A syndicate banker said NN Bank’s switch to the soft bullet format helped it on pricing.

“They got a good book,” he said, “so changing the programme is clearly paying off.”

Fédération des caisses Desjardins du Québec (FCDQ, ticker CCDJ) is expected to launch a €500m no-grow five year covered bond tomorrow, after announcing its plans today.

The new issue will be its first euro benchmark since it launched a €500m eight year deal in November 2019. The last Canadian euro benchmark, a €750m three and a half year from CIBC, was launched on 20 March.

“The Canadians were heavily issuing at the beginning of the coronavirus crisis before the market went into lockdown,” said a lead banker. “Since then, we’re operating in a different environment.

“Spreads have come back nicely, and I think this is a good chance for CCDJ – who usually offer a bit of a pick-up versus their peers – to narrow that gap.”

Barclays, LBBW, RBC, Société Générale and UBS have the mandate.

Compagnie de Financement Foncier (CFF) is expected to launch a 10 year euro benchmark-sized covered bond tomorrow, after also announcing its plans today.
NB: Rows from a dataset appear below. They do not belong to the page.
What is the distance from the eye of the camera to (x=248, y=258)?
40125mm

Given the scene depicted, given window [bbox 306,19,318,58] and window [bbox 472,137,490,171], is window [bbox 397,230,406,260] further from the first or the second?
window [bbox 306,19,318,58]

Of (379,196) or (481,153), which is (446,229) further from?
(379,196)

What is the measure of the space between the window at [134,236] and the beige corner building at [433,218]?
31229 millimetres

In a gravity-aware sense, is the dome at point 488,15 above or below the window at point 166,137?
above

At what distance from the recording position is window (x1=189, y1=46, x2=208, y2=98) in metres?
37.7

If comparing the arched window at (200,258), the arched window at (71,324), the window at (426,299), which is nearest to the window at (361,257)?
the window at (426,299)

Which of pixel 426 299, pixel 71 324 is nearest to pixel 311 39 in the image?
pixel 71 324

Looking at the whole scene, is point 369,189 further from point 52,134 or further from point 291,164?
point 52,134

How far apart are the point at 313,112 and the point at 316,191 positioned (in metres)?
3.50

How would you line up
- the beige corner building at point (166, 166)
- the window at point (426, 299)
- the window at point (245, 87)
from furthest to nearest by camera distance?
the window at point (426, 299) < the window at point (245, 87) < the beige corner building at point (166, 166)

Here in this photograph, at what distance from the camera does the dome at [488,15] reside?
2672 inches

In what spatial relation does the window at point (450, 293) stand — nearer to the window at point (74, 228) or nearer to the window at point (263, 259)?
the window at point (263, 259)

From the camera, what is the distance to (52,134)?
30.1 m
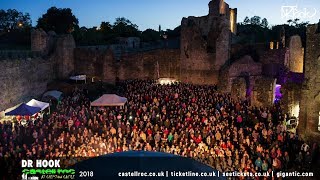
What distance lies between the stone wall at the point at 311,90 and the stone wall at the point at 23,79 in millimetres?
15324

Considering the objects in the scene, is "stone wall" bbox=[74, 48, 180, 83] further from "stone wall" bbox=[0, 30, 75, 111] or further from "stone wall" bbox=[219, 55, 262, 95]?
"stone wall" bbox=[219, 55, 262, 95]

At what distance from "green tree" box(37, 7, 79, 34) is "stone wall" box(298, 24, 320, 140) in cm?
3898

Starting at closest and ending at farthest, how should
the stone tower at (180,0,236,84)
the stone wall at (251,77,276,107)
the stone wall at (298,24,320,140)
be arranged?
the stone wall at (298,24,320,140)
the stone wall at (251,77,276,107)
the stone tower at (180,0,236,84)

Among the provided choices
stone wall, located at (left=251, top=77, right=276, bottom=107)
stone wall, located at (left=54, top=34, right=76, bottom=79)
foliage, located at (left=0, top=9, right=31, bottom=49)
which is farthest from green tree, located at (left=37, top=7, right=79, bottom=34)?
stone wall, located at (left=251, top=77, right=276, bottom=107)

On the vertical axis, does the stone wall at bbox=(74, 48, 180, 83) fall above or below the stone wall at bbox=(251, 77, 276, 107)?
above

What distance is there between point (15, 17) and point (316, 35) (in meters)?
62.0

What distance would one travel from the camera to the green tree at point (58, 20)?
165 ft

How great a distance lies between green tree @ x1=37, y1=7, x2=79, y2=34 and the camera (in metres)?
50.4

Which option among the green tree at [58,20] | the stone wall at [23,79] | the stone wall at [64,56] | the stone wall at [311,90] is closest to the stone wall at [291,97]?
the stone wall at [311,90]

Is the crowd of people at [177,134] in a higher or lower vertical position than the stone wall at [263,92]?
lower

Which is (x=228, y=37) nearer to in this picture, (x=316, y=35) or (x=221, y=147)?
(x=316, y=35)

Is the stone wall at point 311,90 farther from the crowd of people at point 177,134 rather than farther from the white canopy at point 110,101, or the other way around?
the white canopy at point 110,101

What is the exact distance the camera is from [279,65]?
2538 cm

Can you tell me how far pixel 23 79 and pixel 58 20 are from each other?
29.9 m
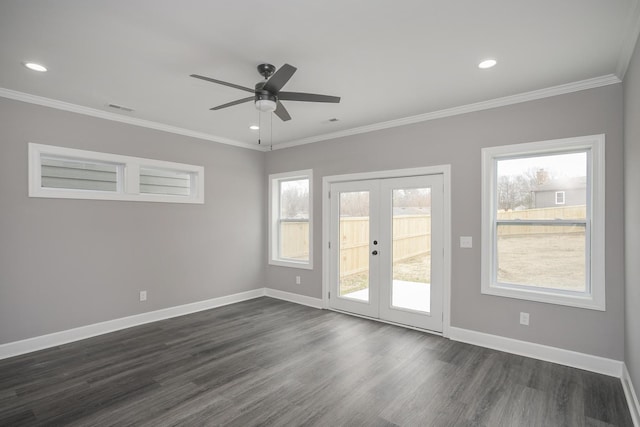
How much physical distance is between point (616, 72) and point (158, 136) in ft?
17.4

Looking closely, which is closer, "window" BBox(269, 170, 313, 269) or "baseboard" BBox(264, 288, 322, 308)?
"baseboard" BBox(264, 288, 322, 308)

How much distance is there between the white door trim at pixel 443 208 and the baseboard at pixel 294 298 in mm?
166

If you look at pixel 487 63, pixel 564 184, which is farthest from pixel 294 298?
pixel 487 63

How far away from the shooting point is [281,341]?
3.87m

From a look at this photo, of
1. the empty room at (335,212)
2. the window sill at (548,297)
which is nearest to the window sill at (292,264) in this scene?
the empty room at (335,212)

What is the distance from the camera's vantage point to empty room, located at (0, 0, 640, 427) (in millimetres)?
2369

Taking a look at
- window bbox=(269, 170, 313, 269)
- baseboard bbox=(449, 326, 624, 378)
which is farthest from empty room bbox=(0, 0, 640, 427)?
window bbox=(269, 170, 313, 269)

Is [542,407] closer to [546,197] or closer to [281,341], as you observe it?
[546,197]

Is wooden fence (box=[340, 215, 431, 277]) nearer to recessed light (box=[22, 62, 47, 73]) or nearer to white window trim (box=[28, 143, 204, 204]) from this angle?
white window trim (box=[28, 143, 204, 204])

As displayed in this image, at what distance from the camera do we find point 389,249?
453cm

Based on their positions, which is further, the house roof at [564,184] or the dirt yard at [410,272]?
the dirt yard at [410,272]

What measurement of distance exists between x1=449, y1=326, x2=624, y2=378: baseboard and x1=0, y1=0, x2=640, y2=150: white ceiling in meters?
2.66

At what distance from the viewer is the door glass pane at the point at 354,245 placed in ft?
15.8

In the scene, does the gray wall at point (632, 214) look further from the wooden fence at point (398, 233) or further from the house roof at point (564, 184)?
the wooden fence at point (398, 233)
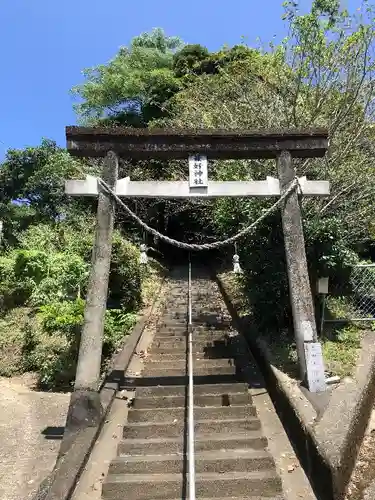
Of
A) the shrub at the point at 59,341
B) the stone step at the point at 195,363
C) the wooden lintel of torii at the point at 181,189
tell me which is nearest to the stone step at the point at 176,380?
the stone step at the point at 195,363

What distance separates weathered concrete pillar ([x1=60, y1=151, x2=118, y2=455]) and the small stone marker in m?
2.91

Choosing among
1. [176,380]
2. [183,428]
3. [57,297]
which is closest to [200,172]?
[176,380]

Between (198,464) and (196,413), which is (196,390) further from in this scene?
(198,464)

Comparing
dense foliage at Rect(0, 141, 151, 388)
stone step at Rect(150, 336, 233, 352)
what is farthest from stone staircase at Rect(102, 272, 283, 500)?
dense foliage at Rect(0, 141, 151, 388)

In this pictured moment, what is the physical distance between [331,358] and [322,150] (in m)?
3.34

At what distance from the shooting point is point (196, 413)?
6.43 meters

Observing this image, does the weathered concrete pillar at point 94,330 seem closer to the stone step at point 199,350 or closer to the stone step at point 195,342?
the stone step at point 199,350

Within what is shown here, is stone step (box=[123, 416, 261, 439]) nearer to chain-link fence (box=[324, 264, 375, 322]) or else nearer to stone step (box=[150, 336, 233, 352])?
stone step (box=[150, 336, 233, 352])

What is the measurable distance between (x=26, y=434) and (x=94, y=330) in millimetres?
2251

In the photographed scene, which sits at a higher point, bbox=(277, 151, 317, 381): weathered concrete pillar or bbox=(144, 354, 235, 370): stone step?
bbox=(277, 151, 317, 381): weathered concrete pillar

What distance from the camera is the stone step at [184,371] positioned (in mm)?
7973

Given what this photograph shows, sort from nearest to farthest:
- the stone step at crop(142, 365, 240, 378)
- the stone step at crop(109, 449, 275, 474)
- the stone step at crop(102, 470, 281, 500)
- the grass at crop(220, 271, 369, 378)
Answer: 1. the stone step at crop(102, 470, 281, 500)
2. the stone step at crop(109, 449, 275, 474)
3. the grass at crop(220, 271, 369, 378)
4. the stone step at crop(142, 365, 240, 378)

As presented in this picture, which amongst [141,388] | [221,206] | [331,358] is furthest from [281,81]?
[141,388]

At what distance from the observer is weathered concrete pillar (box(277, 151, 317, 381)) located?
6.75 m
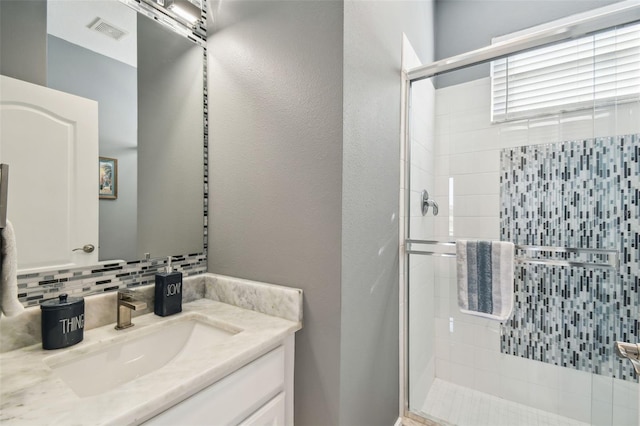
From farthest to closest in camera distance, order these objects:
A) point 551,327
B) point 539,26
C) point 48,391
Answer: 1. point 539,26
2. point 551,327
3. point 48,391

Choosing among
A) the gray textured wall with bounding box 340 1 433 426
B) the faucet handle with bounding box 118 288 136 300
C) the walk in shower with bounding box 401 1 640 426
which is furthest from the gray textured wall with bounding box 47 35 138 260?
the walk in shower with bounding box 401 1 640 426

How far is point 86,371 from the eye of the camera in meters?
0.79

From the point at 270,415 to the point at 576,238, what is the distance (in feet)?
4.58

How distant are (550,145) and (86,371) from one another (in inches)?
75.5

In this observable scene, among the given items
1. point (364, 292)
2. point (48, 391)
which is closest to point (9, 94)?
point (48, 391)

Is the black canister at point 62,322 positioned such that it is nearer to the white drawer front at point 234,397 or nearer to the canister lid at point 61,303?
the canister lid at point 61,303

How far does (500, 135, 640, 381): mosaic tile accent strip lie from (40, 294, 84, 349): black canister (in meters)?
1.72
The new issue will be the CFF’s second euro benchmark of the year, following a €1bn four year transaction in April.

According to pre-announcement comparables circulated by the leads, CFF September 2028 and November 2032 paper was at 6.5bp and 7.5bp, mid, respectively, and BPCE and Caffil May and June 2030s were at 5.5bp and 5.75bp, respectively.

HSBC, LBBW, Natixis, Santander, Scotiabank and UniCredit have the mandate.

Following SpaBol yesterday and Eika today, another Nordic name is said to be targeting a new issue next week, according to syndicate bankers.

Sumitomo Mitsui Trust Bank is meanwhile scheduled to finish a European non-deal roadshow today ahead of a potential debut covered bond. Goldman Sachs, BNP Paribas and Crédit Agricole have the roadshow mandate.